II – Prépare ton appareil photo, tu as peu de temps pour batifoler dans les rues (voire pas du tout) entre la répétition et le concert, mais sait-on jamais…

III – Sur place, ferme ta grande bouche qui déteste les bondieuseries, tu n’aimerais quand même pas mourir éviscérée par un paraplégique, si ?

IV – Accroche-toi encore et toujours à l’idée que la musique à jouer est belle, ça fera mieux passer la pilule du retour à la maison à 01h00 (sans troisième mi-temps)

V - Inspire, et surtout soupire une dernière fois…

VI – N’oublie pas tes bâtons d’encens à fumer : en cette bien longue journée, le besoin de spiritualité nicotine et de pause prière pourrait bien se faire plus pressant que d’habitude.

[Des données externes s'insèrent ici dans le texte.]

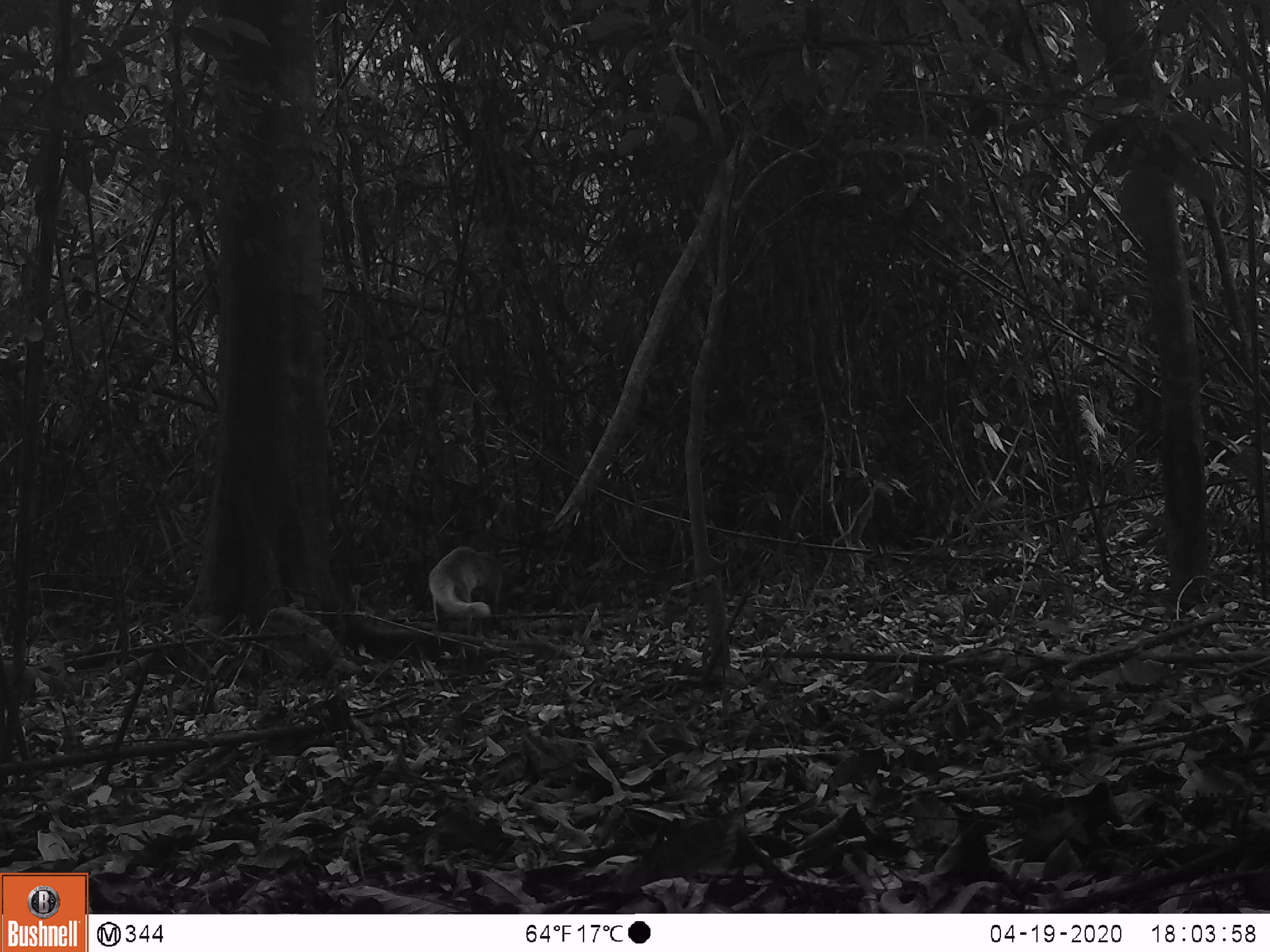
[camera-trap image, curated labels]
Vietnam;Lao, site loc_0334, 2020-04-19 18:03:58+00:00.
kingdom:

La prochaine gorgée de bière

Hier aux alentours de 18h45 (bizarrement pile au moment où j’ai eu subitement envie de passer des coups de fil pour faire des propositions malhonnêtes) j’ai réalisé avec horreur que j’étais interdite d’apéro. Alors, on ne parle pas des jus de fruits, des boissons gazeuses sucrées dégueulasses, ni des cacahuètes ou du saucisson (et pourtant qu’est-ce que c’est mauvais pour la santé ces machins-là !). Non non : ni coup de blanc ni bière tout ça tout ça, à cause des antibiotiques. Pendant encore une semaine. Moi qui ai toujours aimé penser que le houblon et le raisin étaient des végétaux qui pouvaient rentrer sans rougir dans les 5 machins et bidules par jour recommandés par la télé le ministère de manger-bouger…

J’avoue évidemment que si j’aime toutes ces mauvaises habitudes (que j’adore me battre avec les copains, gagner du terrain, être super-active et voir la vie en positif) c’est justement parce que c’est très jus de raisin. Promis, si je survis, je vous raconterai comment je réussis à ne pas me cloitrer chez moi sans voir personne pour ne pas céder à la tentation.

Cela dit : primo, je suis pas sûre d’être sage à 100% (je suis une faible femme).

Secundo, c’est peut-être le moment idéal pour essayer autre chose ? Par exemple, Cab Calloway a l’air de trouver que fumer des aromates, c’est plutôt énergétique et riche en vitamines.

Sur ce, je file parce que Gustav m’attend, et ça tombe bien parce que moi aussi.

Bizarrerie du lundi

Ne proteste pas, je suis sûre que tu avais furieusement envie de bestiaux écrasés qui chantent. C’est bon pour ton moral de killer, ça va te donner envie de faire la pâte à tarte pieds nus dans des aéroports, tout en disant des phrases qui parlent d’yeux avec des picots en caoutchouc. Quoi ? Ah oui, j’ai eu une nuit très productive. Sans rien boire ni fumer, car je  être mon propre psychotrope. De très bonne qualité, garanti 100% pur bio.

Mais affreusement mal réveillé, je suis…

Alors donc, bonne semaine ! Le groupe se prononce Chk Chk Chk, et il fait aussi danser les belles des champs sur les bottes de foin.